Food In Canada

How to promote your brand on a tight budget

Birgit Blain   

Business Operations Food Trends Processing consumer awareness marketing

Many brand owners don’t realize that they're responsible for marketing their products

The formula for a brand’s success starts with the basics: a taste profile and point of difference that are relevant to the target customer; consistent quality and a commitment to food safety; functional packaging that has shelf impact and effectively communicates the brand message; and the right price.


Without these ingredients, getting and keeping listings will be a tough battle.



Many brand owners don’t realize they are responsible for marketing their products to move them off the store shelf into shopping carts. This requires a well-thought-out marketing plan to get the word out to retailers and consumers. The objective is to raise awareness and drive trial and repurchase.


Creative thinking is required to promote a brand on a tight budget. Here are nine simple recommendations.


  • Put the horse before the cart.
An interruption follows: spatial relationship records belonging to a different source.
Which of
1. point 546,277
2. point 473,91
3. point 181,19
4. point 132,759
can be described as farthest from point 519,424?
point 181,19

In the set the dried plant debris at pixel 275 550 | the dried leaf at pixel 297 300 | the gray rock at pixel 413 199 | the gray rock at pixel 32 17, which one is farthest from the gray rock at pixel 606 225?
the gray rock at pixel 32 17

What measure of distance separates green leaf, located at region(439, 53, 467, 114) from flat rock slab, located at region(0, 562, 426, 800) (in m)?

Before investing time and money in promotions, ensure products are available for purchase.


  • Maximize exposure to buyers. Exhibiting at trade shows is worth the investment to gain exposure to numerous buyers simultaneously, provided it’s done effectively. Partnering with complementary, non-competing brands can reduce the cost. Inquire about government subsidies for trade shows. Shows often have competitions for the best new product, packaging or innovation – a great way to get publicity, especially for winning products.


  • Jump at speaking engagements. Get in front of retailers by speaking at conferences. Many are looking for innovative, on-trend products to meet customer needs and differentiate their offering from competitors. Communicate how you are promoting the brand to drive traffic to their stores.
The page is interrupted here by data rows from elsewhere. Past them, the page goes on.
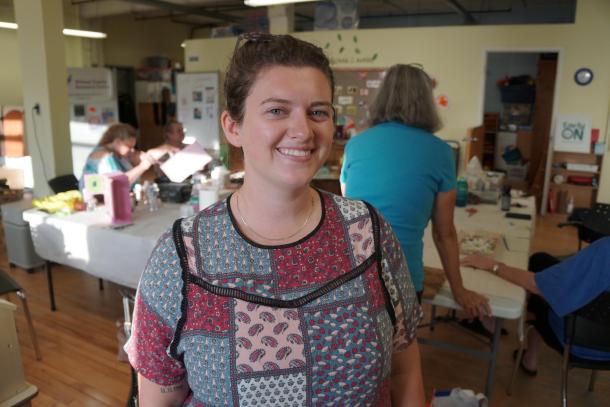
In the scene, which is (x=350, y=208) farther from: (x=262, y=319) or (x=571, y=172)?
(x=571, y=172)

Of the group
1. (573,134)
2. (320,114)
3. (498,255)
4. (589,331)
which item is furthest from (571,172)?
(320,114)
  • Hone the message. Trying to be all things to all people by making multiple claims confuses consumers. Ask yourself “How does our brand satisfy our customers’ needs better than our competitors?” Distill the message down to the one big reason people need the product.
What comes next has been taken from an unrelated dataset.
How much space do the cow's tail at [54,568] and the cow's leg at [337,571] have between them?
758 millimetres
  • Show the face of the brand. People love a compelling story and meeting the brand owner. No one can tell the story with more passion. Authenticity trumps marketing speak.


  • Build a consumer database. A consumer contact list is like gold. It can be as simple as a spreadsheet. Use it to keep in touch and share valued-added content through enewsletters, blogs and surveys. Understanding areas of interest enables personalization of communications. But ensure they have given permission to be contacted, in compliance with Canada’s Anti-Spam Legislation.


  • A taste is worth a thousand pictures. In-store demos get product into customers’ mouths. It’s also an opportunity to engage with shoppers and gain valuable insights.


  • Support your community. Give target customers a taste by participating in events where they hang out. If they like a product, their first question is “Where can I buy it?” Anticipate the question and broadcast the answer. Note that sample giveaways must meet labelling regulations.


  • Use social media effectively. Although social media is perceived as being “free,” using it effectively to communicate a consistent brand message requires time and resources. A misstep can damage a brand instantly. Develop a social media strategy including goals and objectives. Commit to the platform that is most popular with your target audience. Post relevant, value-added content that aligns with your brand, drafting statements with care. Exploit media coverage to its fullest by sharing it expeditiously.


Never miss an opportunity to promote your brand. Get the buzz going and keep it going. A little ingenuity can stretch a tight budget to raise awareness, drive trial and capture sales.